• [GIVEN PASSAGE]:
CVE-2022-37705

Vulnerability

A privilege escalation vulnerability exists in Amanda 3.5.1 within the runtar SUID binary, which is a wrapper for /usr/bin/tar. The program fails to properly validate arguments passed to tar; it expects arguments in the form --ARG VALUE but also accepts --ARG=VALUE as a single argument. This discrepancy allows an attacker to inject malicious options that bypass the intended argument filtering [2]. The affected component is the runtar binary, and the flawed logic is in runtar.c starting at line 162 [2].

Exploitation

An attacker must have local access as the backup user (or any user in the backup group). The exploit involves executing runtar with crafted arguments such as --checkpoint-action=exec=/bin/sh to spawn a root shell. The PoC provided in [2] demonstrates the exact command: ./runtar NOCONFIG tar --create --file=/dev/null --checkpoint=1 --directory=. --checkpoint-action=exec=/bin/sh /dev/null. This causes tar to execute the specified command with root privileges due to the SUID bit on runtar.

• [RECORDS SUPPLIED]:
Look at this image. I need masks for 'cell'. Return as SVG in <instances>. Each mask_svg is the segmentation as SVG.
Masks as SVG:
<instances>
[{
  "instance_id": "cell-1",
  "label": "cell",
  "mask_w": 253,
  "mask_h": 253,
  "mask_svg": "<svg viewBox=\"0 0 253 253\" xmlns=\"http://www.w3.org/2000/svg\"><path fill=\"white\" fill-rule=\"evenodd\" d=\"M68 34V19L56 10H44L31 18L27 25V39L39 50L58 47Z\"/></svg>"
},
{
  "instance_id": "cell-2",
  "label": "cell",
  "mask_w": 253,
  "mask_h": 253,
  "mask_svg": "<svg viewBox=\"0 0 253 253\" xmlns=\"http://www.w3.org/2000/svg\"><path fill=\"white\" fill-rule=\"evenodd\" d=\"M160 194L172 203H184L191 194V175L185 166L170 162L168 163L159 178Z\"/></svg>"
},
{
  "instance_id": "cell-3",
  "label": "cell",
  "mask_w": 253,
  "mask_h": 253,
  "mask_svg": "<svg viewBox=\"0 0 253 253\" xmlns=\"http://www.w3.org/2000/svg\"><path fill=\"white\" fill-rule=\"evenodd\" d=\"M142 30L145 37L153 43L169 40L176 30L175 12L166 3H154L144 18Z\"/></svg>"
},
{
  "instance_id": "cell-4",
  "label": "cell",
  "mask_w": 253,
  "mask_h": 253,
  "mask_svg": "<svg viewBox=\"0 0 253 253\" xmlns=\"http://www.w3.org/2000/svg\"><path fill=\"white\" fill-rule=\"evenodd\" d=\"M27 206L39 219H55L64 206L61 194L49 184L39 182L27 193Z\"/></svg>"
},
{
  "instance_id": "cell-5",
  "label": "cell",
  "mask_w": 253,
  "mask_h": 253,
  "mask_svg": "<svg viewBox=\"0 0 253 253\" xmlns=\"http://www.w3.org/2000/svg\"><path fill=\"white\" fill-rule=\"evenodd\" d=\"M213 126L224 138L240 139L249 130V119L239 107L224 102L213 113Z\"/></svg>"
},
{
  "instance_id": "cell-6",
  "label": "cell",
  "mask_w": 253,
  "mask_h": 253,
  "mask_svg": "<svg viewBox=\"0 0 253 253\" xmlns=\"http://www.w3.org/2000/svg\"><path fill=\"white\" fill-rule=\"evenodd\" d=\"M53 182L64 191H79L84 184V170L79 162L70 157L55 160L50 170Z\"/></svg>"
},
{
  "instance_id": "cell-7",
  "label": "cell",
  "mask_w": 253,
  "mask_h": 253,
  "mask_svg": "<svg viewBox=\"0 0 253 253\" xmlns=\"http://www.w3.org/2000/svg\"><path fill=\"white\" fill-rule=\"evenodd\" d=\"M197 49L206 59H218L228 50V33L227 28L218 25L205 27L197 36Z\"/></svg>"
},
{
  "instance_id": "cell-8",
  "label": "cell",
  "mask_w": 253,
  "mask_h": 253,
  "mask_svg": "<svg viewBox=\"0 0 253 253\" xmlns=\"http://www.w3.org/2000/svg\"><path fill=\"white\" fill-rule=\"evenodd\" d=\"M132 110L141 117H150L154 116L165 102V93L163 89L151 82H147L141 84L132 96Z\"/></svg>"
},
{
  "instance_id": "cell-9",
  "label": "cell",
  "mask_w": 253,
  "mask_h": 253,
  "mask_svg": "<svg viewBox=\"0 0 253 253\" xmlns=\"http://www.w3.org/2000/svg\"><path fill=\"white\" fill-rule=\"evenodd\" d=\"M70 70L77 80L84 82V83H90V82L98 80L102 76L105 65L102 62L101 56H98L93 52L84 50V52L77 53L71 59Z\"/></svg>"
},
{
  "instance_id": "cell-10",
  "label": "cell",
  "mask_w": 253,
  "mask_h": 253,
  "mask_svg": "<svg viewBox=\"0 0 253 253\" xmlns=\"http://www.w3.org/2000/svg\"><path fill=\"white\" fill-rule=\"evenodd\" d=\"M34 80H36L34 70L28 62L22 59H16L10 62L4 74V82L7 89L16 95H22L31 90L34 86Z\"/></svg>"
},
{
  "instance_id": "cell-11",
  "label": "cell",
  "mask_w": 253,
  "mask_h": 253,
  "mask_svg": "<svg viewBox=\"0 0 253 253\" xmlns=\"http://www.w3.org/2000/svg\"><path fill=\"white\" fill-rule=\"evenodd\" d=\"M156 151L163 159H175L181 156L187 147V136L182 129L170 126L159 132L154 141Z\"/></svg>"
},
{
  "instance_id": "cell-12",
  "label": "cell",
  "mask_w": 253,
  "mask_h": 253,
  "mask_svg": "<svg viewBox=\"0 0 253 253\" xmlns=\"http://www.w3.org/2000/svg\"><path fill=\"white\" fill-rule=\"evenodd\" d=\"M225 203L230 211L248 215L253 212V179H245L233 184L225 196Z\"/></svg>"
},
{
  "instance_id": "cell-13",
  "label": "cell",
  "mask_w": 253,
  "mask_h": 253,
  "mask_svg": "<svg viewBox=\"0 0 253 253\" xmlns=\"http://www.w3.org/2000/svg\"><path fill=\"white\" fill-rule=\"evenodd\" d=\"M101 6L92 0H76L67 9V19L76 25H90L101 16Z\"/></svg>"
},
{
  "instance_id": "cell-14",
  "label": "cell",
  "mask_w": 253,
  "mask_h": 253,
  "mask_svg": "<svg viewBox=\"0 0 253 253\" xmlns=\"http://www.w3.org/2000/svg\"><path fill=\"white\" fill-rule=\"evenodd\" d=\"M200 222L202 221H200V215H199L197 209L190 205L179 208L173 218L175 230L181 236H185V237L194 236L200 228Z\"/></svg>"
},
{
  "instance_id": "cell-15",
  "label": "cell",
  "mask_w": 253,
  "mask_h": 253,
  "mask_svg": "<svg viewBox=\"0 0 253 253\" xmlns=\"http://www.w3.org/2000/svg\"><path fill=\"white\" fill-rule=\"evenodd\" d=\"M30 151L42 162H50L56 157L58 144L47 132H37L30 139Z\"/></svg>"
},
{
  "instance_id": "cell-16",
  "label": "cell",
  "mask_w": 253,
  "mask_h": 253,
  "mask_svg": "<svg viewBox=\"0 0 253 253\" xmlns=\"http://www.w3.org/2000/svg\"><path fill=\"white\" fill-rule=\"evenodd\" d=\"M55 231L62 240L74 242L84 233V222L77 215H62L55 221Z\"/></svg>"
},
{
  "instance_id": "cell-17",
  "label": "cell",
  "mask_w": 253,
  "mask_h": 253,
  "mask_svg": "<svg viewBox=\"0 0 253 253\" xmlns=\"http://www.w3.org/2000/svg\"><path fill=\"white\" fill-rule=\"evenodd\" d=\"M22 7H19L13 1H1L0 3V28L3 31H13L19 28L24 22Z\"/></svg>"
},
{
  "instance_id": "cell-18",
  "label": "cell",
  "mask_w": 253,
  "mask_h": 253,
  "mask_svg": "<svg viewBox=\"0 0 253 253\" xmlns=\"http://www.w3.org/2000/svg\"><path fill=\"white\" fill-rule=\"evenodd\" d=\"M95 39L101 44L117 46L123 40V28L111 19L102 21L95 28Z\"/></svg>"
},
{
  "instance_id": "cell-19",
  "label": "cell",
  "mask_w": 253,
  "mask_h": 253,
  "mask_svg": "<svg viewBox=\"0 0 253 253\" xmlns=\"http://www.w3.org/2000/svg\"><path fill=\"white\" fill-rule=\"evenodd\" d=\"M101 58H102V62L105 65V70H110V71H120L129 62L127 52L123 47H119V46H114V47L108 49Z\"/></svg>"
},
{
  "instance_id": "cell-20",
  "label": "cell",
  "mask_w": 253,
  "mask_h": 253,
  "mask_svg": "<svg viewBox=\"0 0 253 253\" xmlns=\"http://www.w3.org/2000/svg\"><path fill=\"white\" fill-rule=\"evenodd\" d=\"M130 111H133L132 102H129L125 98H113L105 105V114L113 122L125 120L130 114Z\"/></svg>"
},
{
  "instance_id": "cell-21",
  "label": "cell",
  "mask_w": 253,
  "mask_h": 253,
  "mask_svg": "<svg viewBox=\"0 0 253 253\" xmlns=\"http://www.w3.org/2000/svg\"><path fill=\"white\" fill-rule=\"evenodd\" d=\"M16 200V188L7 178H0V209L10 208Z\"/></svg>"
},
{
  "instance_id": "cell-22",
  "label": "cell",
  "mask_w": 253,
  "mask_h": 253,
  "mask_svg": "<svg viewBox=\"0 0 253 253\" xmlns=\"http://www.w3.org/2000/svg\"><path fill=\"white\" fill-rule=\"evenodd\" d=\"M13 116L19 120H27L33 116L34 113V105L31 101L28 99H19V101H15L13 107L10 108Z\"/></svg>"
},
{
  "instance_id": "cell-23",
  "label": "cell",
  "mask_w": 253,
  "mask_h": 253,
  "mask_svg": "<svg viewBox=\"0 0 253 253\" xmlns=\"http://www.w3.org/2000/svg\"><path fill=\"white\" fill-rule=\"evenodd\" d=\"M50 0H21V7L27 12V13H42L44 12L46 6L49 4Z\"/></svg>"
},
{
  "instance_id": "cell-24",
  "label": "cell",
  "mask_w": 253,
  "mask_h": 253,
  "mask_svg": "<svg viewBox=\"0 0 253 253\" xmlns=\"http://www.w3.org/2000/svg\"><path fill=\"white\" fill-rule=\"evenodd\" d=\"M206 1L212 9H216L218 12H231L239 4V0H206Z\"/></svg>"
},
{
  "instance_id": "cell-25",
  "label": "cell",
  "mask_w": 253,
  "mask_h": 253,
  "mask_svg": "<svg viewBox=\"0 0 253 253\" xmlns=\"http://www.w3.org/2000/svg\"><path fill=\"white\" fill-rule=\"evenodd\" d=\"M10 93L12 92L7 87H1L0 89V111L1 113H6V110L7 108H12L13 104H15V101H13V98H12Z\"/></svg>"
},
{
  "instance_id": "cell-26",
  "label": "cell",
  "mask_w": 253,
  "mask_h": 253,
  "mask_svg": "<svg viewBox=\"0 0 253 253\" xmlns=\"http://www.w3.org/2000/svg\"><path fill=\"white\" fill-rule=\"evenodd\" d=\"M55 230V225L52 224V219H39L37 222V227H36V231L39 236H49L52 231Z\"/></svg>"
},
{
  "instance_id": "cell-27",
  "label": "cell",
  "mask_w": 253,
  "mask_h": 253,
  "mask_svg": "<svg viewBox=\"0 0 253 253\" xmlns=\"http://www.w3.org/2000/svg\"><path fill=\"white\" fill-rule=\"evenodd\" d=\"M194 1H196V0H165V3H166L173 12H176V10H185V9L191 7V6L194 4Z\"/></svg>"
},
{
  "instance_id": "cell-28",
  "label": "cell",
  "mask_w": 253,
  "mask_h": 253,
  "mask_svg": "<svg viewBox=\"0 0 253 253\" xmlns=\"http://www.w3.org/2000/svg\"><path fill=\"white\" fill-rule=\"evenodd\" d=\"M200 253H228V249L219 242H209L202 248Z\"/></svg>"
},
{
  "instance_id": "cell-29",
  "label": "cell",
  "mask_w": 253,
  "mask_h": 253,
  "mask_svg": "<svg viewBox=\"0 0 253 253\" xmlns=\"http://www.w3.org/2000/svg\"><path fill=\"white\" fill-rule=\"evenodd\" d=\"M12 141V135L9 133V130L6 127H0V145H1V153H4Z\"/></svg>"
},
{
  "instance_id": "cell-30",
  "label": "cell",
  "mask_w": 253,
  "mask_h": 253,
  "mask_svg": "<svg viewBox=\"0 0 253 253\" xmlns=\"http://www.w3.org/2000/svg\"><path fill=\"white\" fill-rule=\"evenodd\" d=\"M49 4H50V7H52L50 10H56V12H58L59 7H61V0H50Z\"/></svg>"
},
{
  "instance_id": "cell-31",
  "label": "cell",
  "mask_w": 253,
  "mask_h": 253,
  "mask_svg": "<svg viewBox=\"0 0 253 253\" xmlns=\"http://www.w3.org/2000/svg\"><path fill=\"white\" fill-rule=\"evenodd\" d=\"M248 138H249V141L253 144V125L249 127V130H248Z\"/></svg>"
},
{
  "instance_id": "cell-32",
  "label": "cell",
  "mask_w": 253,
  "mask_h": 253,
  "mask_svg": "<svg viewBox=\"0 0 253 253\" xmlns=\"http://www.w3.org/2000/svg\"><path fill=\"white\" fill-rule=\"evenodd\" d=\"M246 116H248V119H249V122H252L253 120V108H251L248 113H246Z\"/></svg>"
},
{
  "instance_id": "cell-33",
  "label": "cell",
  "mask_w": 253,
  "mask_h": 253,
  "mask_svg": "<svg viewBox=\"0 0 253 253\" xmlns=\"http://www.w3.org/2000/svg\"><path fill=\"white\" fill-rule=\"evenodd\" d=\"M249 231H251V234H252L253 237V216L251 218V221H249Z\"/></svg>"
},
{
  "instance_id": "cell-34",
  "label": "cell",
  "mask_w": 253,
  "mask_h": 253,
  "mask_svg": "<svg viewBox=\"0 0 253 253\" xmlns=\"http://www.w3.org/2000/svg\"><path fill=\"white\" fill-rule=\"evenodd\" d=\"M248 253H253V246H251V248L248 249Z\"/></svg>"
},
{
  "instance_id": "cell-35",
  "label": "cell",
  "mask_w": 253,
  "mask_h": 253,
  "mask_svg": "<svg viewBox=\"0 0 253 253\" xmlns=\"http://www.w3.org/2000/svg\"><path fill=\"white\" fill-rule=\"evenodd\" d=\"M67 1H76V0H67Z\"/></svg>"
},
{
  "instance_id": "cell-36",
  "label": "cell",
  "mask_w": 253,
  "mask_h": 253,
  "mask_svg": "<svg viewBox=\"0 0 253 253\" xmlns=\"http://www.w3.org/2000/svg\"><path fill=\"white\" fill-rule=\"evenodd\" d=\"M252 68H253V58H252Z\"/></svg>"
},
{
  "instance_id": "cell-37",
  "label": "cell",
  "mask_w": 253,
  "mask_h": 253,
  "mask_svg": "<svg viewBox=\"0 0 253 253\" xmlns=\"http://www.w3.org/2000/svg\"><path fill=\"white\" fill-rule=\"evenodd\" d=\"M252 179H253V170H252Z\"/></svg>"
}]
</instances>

• [QUESTIONS ON THE MATERIAL]:
**A.** In the CVE-2022-37705 write-up, what form of argument does runtar accept even though it expects --ARG VALUE?
**B.** Pick up the CVE-2022-37705 write-up after its final sentence and keep writing.

• [OUTPUTS IN ORDER]:
**A.** It also accepts --ARG=VALUE as a single argument.

**B.**
Impact

Successful exploitation grants the attacker full root privileges on the system. This leads to complete compromise, including arbitrary code execution, information disclosure (e.g., reading /etc/shadow), denial of service, and privilege escalation from the backup user to root [2]. The attacker can perform any action as the superuser.

Mitigation

The vulnerability is fixed in Amanda version 3.5.3, released on March 15, 2023 [1]. The fix is described in pull requests [3] and [4], which adjust the argument counting logic in runtar.c to correctly handle --ARG=VALUE syntax. Users should upgrade to Amanda 3.5.3 or later. No workaround is available for version 3.5.1; upgrading is the only mitigation.